Schlusslicht Deutschland: Vor allem den älteren Journalisten fehlt es an Haltung zum Thema “Social Media” (Grafik: Vision)

Bemerkenswert daran ist vor allem eines: die Unterschiede in der Selbstwahrnehmung und der Bewertung im internationalen Vergleich. Noch im Sommer nämlich war der „Social Media Monitor 2012“ zu dem Ergebnis gekommen, dass 45 Prozent der deutschen Journalisten der Meinung, ihre Redaktionen seien sehr gut oder wenigstens gut auf die Herausforderungen durch soziale Netzwerke vorbereitet. Die neue Studie kommt dagegen zu einem Ergebnis, das sich etwas anders liest: Demnach fehlt es an im internationalen Vergleich an allem, auch an Engagement und Haltung. Vor allem der Bereich „Haltung“ ist auffällig: Hier erreichen deutsche Journalisten gerade mal den Minimalwert, was letztendlich belegt, dass neue Medien eben auch eine Kopfsache sind. Und da hapert es hierzulande anscheinend immer noch ganz erheblich. In Zahlen: In Schweden und in Kanada erhalten die Journalisten im bereich Haltung jeweils 8 Punkte – in Deutschland ist es einer, der schwächste Wert aller untersuchten Länder.

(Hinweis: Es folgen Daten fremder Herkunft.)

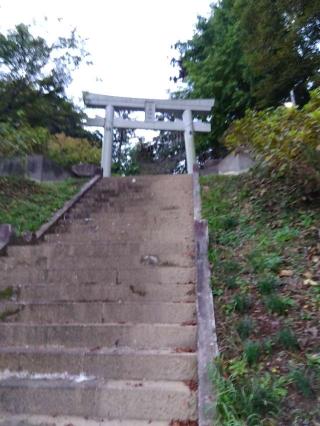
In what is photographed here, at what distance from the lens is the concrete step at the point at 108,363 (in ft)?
11.7

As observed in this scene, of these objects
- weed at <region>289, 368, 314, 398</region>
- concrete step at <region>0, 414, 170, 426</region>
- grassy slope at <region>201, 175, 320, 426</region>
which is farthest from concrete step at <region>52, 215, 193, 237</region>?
weed at <region>289, 368, 314, 398</region>

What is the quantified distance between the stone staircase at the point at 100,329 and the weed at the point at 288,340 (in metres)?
0.72

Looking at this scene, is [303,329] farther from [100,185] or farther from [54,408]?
[100,185]

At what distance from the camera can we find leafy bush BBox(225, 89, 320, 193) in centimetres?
518

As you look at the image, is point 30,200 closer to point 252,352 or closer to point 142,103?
point 142,103

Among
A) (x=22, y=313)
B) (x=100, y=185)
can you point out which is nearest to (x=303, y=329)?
(x=22, y=313)

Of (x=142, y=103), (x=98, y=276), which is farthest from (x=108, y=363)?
(x=142, y=103)

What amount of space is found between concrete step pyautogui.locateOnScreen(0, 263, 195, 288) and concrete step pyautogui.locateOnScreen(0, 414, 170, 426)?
65.4 inches

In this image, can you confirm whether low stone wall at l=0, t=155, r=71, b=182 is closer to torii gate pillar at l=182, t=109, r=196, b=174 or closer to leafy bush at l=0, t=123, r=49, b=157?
leafy bush at l=0, t=123, r=49, b=157

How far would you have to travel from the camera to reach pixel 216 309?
412 centimetres

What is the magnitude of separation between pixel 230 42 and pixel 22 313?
12.4 m

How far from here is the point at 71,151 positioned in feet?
47.6

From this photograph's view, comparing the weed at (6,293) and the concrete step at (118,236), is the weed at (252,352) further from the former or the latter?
the weed at (6,293)

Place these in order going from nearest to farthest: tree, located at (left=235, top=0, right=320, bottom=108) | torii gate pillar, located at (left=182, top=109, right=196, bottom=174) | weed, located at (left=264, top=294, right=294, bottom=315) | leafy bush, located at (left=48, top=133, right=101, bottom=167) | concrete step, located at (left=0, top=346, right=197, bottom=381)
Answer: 1. concrete step, located at (left=0, top=346, right=197, bottom=381)
2. weed, located at (left=264, top=294, right=294, bottom=315)
3. tree, located at (left=235, top=0, right=320, bottom=108)
4. torii gate pillar, located at (left=182, top=109, right=196, bottom=174)
5. leafy bush, located at (left=48, top=133, right=101, bottom=167)
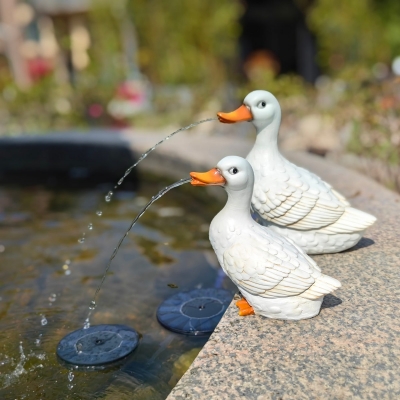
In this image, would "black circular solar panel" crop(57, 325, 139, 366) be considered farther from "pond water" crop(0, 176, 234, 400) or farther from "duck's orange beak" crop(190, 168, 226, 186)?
"duck's orange beak" crop(190, 168, 226, 186)

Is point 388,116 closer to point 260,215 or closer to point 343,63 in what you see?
point 260,215

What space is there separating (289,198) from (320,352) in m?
0.79

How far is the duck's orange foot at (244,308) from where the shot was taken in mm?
1998

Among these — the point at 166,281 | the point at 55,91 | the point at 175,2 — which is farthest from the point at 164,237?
the point at 175,2

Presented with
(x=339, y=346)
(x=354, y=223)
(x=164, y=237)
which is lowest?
(x=164, y=237)

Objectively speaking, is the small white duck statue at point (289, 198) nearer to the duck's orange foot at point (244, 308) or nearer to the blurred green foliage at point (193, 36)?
the duck's orange foot at point (244, 308)

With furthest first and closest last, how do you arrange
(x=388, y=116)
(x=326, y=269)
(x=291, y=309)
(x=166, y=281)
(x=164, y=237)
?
(x=388, y=116) → (x=164, y=237) → (x=166, y=281) → (x=326, y=269) → (x=291, y=309)

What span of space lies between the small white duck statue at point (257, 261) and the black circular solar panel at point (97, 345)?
79cm

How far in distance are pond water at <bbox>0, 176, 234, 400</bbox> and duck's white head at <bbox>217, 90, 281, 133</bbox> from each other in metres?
1.15

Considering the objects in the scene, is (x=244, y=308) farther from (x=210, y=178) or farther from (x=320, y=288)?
(x=210, y=178)

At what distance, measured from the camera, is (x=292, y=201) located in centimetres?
230

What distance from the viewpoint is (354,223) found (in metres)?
2.36

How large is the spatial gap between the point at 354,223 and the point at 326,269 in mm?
265

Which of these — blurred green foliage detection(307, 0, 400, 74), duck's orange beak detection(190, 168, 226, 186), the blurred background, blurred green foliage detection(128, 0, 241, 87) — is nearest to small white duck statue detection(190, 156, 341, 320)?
duck's orange beak detection(190, 168, 226, 186)
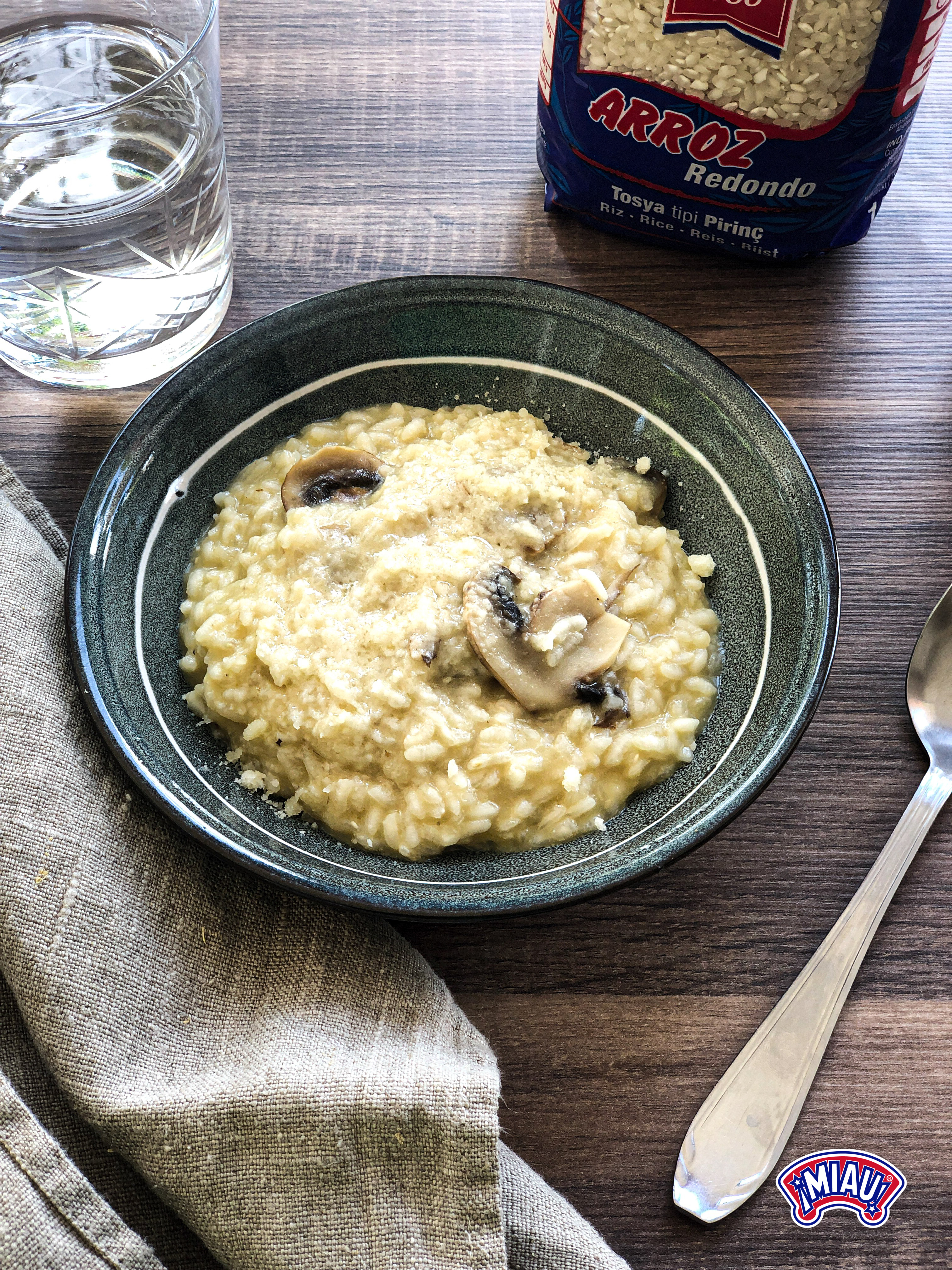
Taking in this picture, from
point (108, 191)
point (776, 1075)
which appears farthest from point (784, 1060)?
point (108, 191)

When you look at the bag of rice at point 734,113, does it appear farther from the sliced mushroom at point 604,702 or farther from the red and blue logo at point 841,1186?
the red and blue logo at point 841,1186

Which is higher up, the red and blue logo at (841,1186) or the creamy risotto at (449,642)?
the creamy risotto at (449,642)

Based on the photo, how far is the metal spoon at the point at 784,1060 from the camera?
190 centimetres

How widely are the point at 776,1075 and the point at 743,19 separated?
2054 millimetres

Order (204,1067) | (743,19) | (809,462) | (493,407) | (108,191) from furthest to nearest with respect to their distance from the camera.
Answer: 1. (809,462)
2. (493,407)
3. (108,191)
4. (743,19)
5. (204,1067)

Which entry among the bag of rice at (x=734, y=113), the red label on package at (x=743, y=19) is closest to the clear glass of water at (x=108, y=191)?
the bag of rice at (x=734, y=113)

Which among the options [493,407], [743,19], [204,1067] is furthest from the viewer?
[493,407]

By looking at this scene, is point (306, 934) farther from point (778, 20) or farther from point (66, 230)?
point (778, 20)

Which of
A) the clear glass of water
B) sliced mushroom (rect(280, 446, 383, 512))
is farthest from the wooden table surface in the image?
sliced mushroom (rect(280, 446, 383, 512))

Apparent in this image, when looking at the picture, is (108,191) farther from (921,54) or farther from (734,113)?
(921,54)

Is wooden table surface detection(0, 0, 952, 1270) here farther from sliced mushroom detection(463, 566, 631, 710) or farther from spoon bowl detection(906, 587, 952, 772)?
sliced mushroom detection(463, 566, 631, 710)

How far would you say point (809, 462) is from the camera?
2.76m

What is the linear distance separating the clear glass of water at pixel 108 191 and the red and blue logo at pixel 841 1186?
221 centimetres

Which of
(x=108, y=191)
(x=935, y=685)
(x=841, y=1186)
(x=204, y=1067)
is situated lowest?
(x=841, y=1186)
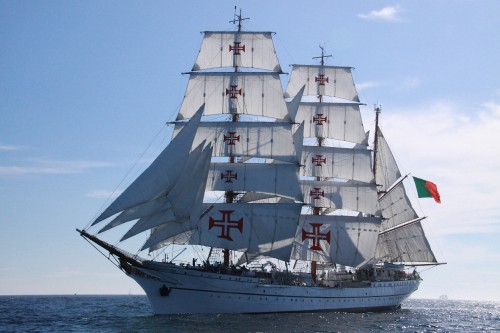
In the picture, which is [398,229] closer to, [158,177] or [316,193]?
[316,193]

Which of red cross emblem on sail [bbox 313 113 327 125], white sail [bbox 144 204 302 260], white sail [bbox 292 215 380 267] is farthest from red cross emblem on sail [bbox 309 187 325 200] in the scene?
white sail [bbox 144 204 302 260]

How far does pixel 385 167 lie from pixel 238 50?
2369 cm

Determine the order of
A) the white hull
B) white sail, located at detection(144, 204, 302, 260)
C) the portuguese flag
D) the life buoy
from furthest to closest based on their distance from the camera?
the portuguese flag, white sail, located at detection(144, 204, 302, 260), the white hull, the life buoy

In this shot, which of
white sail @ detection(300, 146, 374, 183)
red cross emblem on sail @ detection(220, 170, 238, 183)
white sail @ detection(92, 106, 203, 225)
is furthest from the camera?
white sail @ detection(300, 146, 374, 183)

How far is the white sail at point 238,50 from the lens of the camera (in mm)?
55656

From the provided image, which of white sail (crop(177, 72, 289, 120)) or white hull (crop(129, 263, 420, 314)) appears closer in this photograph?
white hull (crop(129, 263, 420, 314))

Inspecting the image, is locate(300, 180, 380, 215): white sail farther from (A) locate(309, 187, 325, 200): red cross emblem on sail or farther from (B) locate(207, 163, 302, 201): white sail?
(B) locate(207, 163, 302, 201): white sail

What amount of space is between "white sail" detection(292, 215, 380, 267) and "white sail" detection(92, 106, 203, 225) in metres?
19.8

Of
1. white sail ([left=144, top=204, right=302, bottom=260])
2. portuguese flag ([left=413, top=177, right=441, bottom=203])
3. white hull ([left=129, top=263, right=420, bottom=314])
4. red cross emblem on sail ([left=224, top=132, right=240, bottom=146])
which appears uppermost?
red cross emblem on sail ([left=224, top=132, right=240, bottom=146])

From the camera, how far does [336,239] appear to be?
6150cm

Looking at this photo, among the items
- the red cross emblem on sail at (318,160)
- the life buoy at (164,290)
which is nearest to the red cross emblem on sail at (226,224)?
the life buoy at (164,290)

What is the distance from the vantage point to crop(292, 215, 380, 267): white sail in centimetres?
6053

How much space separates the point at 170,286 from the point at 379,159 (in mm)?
33004

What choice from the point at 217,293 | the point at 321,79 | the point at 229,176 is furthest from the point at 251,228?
the point at 321,79
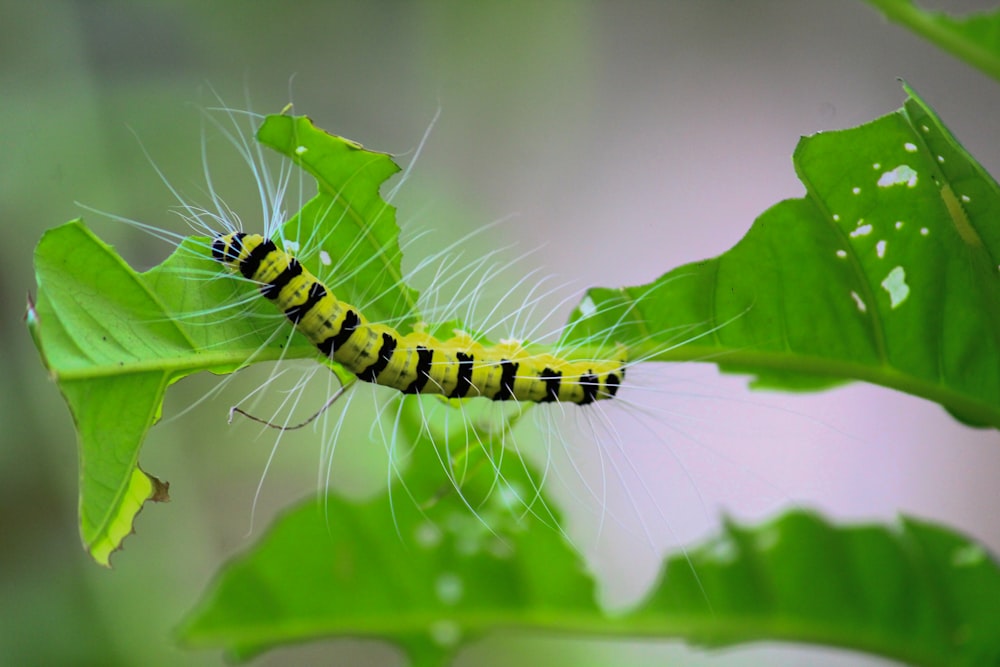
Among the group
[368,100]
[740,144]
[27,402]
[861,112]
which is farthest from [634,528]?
[27,402]

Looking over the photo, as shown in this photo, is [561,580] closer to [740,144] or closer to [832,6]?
[740,144]

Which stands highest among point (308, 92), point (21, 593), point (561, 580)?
point (308, 92)

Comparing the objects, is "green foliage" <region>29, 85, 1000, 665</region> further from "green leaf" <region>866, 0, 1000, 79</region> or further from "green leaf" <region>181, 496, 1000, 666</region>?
"green leaf" <region>866, 0, 1000, 79</region>

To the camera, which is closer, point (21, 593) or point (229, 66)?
point (21, 593)

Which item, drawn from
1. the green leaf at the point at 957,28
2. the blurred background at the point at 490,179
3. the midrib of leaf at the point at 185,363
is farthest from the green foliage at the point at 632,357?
the blurred background at the point at 490,179

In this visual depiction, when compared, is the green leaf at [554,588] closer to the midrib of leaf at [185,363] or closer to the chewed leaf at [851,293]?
the chewed leaf at [851,293]

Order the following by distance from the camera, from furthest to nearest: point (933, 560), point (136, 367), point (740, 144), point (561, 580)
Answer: point (740, 144), point (561, 580), point (933, 560), point (136, 367)
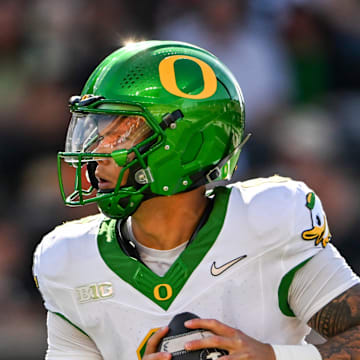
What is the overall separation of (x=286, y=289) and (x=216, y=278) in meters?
0.21

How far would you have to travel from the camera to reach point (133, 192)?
2.41 meters

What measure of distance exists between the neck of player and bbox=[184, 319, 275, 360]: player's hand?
0.36 m

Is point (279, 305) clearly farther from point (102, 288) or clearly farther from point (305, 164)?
point (305, 164)

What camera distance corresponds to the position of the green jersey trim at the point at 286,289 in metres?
2.38

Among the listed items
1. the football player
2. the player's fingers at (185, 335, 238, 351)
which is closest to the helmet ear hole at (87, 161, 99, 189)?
the football player

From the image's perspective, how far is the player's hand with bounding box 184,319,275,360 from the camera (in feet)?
7.11

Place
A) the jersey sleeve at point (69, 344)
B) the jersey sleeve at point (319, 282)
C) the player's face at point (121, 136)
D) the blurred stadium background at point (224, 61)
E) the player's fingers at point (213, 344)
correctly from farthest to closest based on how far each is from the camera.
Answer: the blurred stadium background at point (224, 61), the jersey sleeve at point (69, 344), the player's face at point (121, 136), the jersey sleeve at point (319, 282), the player's fingers at point (213, 344)

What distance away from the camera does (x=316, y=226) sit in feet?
7.91

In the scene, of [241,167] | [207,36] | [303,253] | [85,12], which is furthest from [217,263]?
[85,12]

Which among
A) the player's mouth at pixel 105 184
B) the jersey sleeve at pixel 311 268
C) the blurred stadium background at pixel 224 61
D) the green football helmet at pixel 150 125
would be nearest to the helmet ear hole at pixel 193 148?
the green football helmet at pixel 150 125

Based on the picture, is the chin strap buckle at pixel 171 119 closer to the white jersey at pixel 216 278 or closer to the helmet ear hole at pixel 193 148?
the helmet ear hole at pixel 193 148

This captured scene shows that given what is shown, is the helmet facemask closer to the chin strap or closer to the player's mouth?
the player's mouth

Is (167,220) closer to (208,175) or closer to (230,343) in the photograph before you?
(208,175)

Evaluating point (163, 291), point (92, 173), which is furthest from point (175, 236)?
point (92, 173)
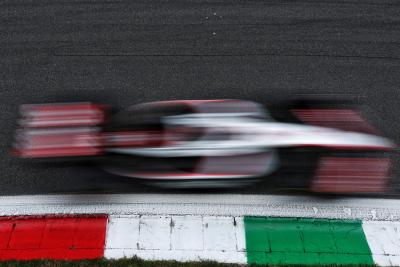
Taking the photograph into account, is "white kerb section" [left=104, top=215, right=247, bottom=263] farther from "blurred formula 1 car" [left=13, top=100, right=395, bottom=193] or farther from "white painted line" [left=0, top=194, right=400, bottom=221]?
"blurred formula 1 car" [left=13, top=100, right=395, bottom=193]

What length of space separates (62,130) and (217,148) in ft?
5.15

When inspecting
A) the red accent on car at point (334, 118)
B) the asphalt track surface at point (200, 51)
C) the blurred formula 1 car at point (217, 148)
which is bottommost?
the blurred formula 1 car at point (217, 148)

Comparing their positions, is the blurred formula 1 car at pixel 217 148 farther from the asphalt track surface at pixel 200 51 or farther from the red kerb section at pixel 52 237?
the asphalt track surface at pixel 200 51

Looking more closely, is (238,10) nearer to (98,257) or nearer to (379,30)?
(379,30)

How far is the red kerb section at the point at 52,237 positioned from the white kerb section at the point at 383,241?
261 centimetres

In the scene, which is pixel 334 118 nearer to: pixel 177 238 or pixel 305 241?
pixel 305 241

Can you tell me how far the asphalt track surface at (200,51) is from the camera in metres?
6.06

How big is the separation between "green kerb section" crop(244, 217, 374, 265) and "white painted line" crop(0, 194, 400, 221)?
103 millimetres

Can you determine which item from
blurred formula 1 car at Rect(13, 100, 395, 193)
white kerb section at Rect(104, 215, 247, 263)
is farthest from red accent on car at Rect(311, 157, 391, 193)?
white kerb section at Rect(104, 215, 247, 263)

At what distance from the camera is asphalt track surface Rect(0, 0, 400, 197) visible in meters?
6.06

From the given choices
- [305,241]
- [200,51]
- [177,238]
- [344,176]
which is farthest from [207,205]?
[200,51]

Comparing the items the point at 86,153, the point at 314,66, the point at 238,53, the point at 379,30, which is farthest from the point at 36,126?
the point at 379,30

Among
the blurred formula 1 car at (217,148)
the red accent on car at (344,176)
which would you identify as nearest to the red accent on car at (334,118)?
the blurred formula 1 car at (217,148)

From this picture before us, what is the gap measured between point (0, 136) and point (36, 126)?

Was ebenfalls auffällt: Die Haltung zu Social Media und die daraus resultierenden (Nicht-)Aktivitäten sind eben doch auch eine Sache des Alters. Wobei der Begriff Nicht-Aktivität tatsächlich wörtlich zu nehmen ist. Deutsche Journalisten verbringen im Vergleich zu den anderen an der Studie beteiligten Ländern die wenigste Zeit bei den entsprechenden Angeboten. “Vor allem ältere Journalisten in Deutschland befürchten negative Auswirkungen auf ihre Arbeit. In diesem Segment stellen wir keine produktive Teilnahme in sozialen Medien fest. Wenn die Unterschiede zwischen den verschiedenen Altersgruppen weniger werden, wird Deutschland einen höheren Platz einnehmen. Momentan orten wir aber große kulturelle Schwierigkeiten”, sagt Falk Rehkopf, Geschäftsführer von Cision Germany.

Zum Vergleich: In den USA und Kanada werden soziale Netzwerke nicht nur deutlich besser und bereitwilliger in die tägliche Arbeit eingebunden, zudem werden sie von Journalisten aller Altersgruppen benutzt. In Deutschland hingegen herrscht nach Ansicht der Marktforscher ein klassischer digitaler Graben.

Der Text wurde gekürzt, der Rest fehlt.